Dr. Grigorij Mesežnikov, president of the Institute for Public Affairs – pictured left – is interviewed at a press conference, held in Bratislava, 17 September 2012, which launched an open letter from 84 Slovak academics calling for an end to the persecution of Baha'i educators and students in Iran.

[BWNS, 18 Sep 2012] BRATISLAVA, Slovakia — More than 80 leading academics are calling upon the Iranian government to end its persecution of Baha’i educators and students.

The Slovak Republic’s former Prime Minister, Professor Iveta Radičová, and a former Education Minister, Professor Ján Pišút, are among the 84 prominent figures to sign an open letter, launched at a press conference here on Monday.

The letter expresses their “displeasure regarding the treatment of Baha’i students and teachers in Iran.”

“These individuals are being punished by the state administration because of their efforts to become educated,” it states.

The letter was drafted in response to the Iranian government’s longtime policy of barring Baha’is from higher education as well as systematic efforts to shut down an informal Baha’i community initiative to educate its young people.

  • Professor Ivan Kraus – pictured second from left – spoke at a press conference launching an open letter he signed along with more than 80 Slovak academics… »

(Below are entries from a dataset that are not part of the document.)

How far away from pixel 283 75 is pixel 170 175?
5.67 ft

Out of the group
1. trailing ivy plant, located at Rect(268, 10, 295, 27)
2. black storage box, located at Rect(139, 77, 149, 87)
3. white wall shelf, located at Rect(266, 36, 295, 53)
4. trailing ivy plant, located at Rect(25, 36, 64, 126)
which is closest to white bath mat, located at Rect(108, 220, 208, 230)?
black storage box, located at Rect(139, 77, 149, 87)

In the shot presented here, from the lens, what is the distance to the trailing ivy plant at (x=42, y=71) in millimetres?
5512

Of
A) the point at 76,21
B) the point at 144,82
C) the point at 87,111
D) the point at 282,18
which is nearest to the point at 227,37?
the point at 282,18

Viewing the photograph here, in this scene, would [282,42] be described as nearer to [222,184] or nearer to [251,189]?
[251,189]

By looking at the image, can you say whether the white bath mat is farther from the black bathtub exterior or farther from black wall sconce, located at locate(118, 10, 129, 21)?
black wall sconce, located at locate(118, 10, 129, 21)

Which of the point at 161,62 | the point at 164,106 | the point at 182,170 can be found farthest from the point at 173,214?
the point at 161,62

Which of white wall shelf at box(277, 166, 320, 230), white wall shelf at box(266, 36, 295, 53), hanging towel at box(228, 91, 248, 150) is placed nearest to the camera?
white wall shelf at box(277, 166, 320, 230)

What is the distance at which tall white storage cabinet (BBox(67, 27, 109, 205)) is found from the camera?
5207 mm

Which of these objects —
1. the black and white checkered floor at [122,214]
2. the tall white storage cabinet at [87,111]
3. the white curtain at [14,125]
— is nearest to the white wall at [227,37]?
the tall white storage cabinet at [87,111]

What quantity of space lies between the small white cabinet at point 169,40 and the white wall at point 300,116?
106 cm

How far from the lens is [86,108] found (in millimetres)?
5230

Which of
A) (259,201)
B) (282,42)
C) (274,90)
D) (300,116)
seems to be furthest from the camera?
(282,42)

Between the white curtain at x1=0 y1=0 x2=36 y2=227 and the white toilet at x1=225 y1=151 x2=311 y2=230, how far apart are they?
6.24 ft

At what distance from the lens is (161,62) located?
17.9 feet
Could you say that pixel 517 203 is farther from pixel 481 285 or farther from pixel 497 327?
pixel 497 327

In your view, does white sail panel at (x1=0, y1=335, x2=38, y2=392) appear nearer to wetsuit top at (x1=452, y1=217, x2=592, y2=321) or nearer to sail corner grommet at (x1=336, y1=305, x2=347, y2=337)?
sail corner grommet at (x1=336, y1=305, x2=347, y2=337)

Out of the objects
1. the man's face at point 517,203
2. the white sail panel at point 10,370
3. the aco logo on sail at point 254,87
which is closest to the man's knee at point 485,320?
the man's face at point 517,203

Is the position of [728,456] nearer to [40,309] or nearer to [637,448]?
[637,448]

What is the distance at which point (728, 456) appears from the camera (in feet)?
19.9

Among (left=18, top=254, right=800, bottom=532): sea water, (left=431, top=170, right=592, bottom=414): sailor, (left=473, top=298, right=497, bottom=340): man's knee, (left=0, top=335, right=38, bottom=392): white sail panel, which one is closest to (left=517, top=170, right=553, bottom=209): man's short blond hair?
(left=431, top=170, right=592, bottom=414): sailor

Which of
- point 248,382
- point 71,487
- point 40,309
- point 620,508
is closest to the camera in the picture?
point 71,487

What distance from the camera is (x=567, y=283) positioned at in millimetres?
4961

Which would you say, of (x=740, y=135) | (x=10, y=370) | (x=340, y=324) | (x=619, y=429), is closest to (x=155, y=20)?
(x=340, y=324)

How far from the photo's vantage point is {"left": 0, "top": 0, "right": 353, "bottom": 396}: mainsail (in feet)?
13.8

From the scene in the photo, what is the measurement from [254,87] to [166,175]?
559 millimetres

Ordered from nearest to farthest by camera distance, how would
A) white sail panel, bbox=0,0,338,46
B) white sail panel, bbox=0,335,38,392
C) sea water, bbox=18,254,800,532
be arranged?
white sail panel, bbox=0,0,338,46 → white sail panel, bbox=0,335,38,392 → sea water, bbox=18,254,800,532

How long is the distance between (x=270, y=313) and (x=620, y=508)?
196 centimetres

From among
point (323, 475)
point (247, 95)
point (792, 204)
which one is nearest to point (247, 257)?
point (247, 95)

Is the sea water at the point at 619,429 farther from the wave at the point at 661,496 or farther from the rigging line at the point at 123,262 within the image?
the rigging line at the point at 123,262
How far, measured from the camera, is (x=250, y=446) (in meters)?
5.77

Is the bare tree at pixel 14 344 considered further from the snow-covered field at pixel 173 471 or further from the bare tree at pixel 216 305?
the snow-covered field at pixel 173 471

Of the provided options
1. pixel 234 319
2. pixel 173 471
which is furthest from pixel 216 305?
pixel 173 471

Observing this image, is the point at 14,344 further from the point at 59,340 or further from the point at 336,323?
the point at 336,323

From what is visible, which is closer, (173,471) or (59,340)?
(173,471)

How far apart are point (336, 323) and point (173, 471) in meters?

The signatories are calling upon the Iranian authorities to release a number of Baha’i educators who are currently serving four- or five-year jail terms. They also want Baha’i students to be given the same rights to education that Slovakia’s academic institutions grant every student and teacher “regardless of tradition, religion or country of origin.”

The open letter was prepared in cooperation with the president of the Institute for Public Affairs, Dr. Gregorij Mesežnikov. He told yesterday’s press conference that he found it unconscionable for any government to deny rights to an entire group merely because of their belonging to a certain religion.

Welcoming the initiative, Jitka Spillerová of the Slovak Baha’i community said the academics “have sent a message to the Iranian government that they cannot hide the injustices they are committing against their country’s Baha’is and other intellectuals – not even from a public that is so geographically distant.”

In January this year, the Foreign Affairs Committee of the Slovak parliament issued a proclamation describing the Iranian government’s incitement to hatred based on religion and belief as “abhorrent.” It also demanded an end to Iran’s “spiralling efforts to destroy the Iranian Baha’i community.”